▸ BRIEF 1:
In the text on VOC regulation, extract the passage that begins at the words "Following a public" and stops after "emitted by plants.".
▸ BRIEF 2:
According to the text on VOC regulation, which agency regulates volatile organic compounds classified as hazardous materials while they are being transported?

▸ EXCERPT:
The definitions of VOCs used for control of precursors of photochemical smog used by the U.S. Environmental Protection Agency (EPA) and state agencies in the US with independent outdoor air pollution regulations include exemptions for VOCs that are determined to be non-reactive, or of low-reactivity in the smog formation process. Prominent is the VOC regulation issued by the South Coast Air Quality Management District in California and by the California Air Resources Board (CARB). However, this specific use of the term VOCs can be misleading, especially when applied to indoor air quality because many chemicals that are not regulated as outdoor air pollution can still be important for indoor air pollution.

Following a public hearing in September 1995, California's ARB uses the term "reactive organic gases" (ROG) to measure organic gases. The CARB revised the definition of "Volatile Organic Compounds" used in their consumer products regulations, based on the committee's findings.

In addition to drinking water, VOCs are regulated in pollutant discharges to surface waters (both directly and via sewage treatment plants) as hazardous waste, but not in non-industrial indoor air. The Occupational Safety and Health Administration (OSHA) regulates VOC exposure in the workplace. Volatile organic compounds that are classified as hazardous materials are regulated by the Pipeline and Hazardous Materials Safety Administration while being transported.

Biologically generated VOCs

Most VOCs in Earth's atmosphere are biogenic, largely emitted by plants.

Major biogenic VOCs
compound relative contribution amount emitted (Tg/y)

▸ DATASET EXTRACT:
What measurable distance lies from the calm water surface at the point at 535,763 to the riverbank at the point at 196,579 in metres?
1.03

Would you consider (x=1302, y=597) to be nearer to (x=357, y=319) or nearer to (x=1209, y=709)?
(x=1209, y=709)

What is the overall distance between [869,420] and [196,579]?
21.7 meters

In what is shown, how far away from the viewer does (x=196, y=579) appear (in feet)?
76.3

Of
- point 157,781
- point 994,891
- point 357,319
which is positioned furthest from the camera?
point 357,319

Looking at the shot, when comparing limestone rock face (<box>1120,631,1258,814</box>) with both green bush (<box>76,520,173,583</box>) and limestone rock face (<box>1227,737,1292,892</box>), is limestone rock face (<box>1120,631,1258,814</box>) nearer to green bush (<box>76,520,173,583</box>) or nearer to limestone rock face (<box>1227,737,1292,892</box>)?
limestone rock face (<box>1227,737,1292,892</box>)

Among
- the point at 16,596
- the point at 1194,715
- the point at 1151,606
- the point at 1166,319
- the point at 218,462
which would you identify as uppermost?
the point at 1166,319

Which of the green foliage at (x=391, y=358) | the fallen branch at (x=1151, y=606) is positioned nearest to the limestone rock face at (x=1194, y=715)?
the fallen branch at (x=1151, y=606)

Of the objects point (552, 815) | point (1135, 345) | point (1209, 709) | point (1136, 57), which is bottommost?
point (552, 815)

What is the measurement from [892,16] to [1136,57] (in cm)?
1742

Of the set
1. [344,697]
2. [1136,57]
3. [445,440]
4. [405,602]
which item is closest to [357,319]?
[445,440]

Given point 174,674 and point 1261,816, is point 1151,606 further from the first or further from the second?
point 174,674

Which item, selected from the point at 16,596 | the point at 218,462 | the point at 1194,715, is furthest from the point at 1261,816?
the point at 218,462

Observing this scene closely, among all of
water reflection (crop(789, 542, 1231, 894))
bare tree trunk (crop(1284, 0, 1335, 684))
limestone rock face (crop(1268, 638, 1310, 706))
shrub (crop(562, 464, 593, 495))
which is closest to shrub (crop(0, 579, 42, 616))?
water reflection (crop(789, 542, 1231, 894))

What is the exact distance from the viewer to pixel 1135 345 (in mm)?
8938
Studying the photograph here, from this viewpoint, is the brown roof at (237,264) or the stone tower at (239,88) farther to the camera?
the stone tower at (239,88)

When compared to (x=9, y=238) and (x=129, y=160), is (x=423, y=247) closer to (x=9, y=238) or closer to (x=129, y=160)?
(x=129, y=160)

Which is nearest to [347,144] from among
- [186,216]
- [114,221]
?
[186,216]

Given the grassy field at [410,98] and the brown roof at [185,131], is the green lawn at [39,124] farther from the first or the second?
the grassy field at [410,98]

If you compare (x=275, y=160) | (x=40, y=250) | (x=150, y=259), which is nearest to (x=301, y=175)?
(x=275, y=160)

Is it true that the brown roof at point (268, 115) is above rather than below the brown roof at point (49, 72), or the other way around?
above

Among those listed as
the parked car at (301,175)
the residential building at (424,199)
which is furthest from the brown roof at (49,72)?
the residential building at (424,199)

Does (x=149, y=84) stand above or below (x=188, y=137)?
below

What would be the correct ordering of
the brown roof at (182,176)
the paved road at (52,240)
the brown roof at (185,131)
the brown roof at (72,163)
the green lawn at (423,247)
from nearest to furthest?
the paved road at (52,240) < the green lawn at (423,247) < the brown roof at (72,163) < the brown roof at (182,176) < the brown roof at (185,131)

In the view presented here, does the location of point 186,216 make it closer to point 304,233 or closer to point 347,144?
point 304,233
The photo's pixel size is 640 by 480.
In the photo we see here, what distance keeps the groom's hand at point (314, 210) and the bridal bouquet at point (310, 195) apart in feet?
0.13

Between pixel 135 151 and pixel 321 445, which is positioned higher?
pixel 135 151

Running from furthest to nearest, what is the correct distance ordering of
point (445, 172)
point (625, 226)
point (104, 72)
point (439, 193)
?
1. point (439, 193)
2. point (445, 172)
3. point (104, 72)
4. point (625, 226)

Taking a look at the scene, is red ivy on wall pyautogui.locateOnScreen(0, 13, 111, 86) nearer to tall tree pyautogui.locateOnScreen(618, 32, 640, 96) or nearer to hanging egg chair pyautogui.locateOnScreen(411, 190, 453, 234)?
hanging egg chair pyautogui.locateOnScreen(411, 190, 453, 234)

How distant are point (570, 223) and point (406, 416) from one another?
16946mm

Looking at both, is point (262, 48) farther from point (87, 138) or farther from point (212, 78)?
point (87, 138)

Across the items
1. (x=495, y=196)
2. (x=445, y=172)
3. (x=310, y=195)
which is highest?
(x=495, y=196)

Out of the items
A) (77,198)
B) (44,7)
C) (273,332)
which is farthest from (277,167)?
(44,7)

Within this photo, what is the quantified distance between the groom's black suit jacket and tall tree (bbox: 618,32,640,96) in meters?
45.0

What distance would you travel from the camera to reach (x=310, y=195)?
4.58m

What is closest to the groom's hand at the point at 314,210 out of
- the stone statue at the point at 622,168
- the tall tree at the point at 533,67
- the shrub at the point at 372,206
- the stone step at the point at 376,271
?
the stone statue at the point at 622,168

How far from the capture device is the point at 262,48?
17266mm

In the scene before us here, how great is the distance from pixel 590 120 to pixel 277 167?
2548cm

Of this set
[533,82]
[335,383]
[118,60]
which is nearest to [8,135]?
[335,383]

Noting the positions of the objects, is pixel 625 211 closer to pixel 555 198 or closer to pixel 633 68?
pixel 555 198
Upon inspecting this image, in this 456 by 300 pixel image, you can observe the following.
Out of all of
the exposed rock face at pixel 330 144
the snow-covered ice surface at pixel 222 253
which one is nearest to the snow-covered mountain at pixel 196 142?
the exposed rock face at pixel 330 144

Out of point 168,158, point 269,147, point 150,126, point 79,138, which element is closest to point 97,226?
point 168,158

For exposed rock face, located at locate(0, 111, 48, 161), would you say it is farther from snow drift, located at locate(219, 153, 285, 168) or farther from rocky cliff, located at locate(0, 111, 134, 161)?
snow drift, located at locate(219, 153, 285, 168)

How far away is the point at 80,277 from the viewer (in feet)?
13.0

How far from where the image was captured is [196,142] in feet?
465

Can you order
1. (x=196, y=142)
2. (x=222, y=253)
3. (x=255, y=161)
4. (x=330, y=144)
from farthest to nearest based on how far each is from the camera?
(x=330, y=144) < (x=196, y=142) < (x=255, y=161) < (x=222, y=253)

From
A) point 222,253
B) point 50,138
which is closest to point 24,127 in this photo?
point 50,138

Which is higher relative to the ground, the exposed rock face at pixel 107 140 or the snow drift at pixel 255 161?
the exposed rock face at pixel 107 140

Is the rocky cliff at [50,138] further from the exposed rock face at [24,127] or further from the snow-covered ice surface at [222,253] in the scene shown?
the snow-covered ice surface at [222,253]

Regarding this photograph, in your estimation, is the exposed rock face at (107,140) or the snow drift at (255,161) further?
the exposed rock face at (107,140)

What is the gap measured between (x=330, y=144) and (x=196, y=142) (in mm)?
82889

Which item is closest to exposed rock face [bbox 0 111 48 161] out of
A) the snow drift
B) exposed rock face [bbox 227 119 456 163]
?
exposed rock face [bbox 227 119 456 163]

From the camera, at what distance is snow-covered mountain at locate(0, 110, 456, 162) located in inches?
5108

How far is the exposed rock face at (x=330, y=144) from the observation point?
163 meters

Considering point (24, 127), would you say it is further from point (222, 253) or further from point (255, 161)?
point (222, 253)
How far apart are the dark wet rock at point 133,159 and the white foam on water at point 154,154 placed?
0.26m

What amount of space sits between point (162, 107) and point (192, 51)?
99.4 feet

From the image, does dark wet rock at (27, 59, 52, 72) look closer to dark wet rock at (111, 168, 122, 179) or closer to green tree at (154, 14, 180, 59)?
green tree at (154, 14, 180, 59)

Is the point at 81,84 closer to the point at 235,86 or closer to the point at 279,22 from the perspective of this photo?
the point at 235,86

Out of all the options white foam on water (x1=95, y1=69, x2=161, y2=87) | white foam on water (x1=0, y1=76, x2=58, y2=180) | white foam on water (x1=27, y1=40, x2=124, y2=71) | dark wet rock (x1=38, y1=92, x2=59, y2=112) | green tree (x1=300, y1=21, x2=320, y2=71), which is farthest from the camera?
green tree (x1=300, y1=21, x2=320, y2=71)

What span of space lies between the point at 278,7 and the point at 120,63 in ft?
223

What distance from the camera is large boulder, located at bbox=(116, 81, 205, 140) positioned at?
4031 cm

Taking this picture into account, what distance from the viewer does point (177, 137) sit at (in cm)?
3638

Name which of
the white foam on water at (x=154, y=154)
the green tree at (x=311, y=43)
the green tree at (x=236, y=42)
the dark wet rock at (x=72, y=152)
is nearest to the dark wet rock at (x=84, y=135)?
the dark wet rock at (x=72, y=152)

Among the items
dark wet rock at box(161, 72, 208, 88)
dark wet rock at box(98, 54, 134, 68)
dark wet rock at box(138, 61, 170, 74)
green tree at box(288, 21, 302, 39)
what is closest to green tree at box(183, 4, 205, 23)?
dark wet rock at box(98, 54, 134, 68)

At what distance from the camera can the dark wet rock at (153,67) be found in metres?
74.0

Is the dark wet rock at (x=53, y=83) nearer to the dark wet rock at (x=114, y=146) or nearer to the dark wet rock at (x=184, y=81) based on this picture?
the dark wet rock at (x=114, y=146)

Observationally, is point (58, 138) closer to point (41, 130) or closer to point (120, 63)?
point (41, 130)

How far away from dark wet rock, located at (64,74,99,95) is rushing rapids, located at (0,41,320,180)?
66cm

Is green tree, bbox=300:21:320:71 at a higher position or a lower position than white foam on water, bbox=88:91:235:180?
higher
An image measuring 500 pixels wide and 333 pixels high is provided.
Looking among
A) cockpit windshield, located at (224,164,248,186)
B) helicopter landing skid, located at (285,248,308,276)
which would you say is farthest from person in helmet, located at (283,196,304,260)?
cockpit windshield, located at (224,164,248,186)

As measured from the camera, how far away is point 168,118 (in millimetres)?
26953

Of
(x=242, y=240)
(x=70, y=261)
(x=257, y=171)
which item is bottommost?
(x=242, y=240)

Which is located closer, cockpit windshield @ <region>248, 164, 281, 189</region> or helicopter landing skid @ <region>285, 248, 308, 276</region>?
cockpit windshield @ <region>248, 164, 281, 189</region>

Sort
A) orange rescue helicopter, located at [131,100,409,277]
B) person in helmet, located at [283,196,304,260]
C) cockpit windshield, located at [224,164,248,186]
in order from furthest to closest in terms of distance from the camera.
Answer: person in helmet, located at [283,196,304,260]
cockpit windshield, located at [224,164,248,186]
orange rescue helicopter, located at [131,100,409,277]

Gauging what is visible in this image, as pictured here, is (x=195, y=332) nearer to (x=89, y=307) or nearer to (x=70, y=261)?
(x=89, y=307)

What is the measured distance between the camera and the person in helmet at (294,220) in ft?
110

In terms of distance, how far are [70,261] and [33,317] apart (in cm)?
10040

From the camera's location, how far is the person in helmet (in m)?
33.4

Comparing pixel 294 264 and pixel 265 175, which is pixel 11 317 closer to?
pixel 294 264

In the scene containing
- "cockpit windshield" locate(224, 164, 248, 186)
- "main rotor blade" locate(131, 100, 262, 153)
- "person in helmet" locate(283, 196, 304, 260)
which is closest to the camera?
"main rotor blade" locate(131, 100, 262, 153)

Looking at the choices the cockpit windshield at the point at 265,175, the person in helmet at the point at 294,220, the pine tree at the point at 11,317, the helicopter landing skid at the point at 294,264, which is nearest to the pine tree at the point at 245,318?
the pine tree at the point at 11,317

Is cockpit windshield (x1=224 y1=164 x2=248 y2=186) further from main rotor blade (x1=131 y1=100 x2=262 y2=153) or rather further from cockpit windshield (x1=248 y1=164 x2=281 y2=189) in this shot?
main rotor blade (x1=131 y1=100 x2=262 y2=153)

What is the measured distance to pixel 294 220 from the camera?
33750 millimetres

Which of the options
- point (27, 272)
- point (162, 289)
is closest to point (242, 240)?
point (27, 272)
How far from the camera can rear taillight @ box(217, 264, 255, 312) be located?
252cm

▸ ANSWER SPACE 1:
Following a public hearing in September 1995, California's ARB uses the term "reactive organic gases" (ROG) to measure organic gases. The CARB revised the definition of "Volatile Organic Compounds" used in their consumer products regulations, based on the committee's findings.

In addition to drinking water, VOCs are regulated in pollutant discharges to surface waters (both directly and via sewage treatment plants) as hazardous waste, but not in non-industrial indoor air. The Occupational Safety and Health Administration (OSHA) regulates VOC exposure in the workplace. Volatile organic compounds that are classified as hazardous materials are regulated by the Pipeline and Hazardous Materials Safety Administration while being transported.

Biologically generated VOCs

Most VOCs in Earth's atmosphere are biogenic, largely emitted by plants.

▸ ANSWER SPACE 2:
The Pipeline and Hazardous Materials Safety Administration.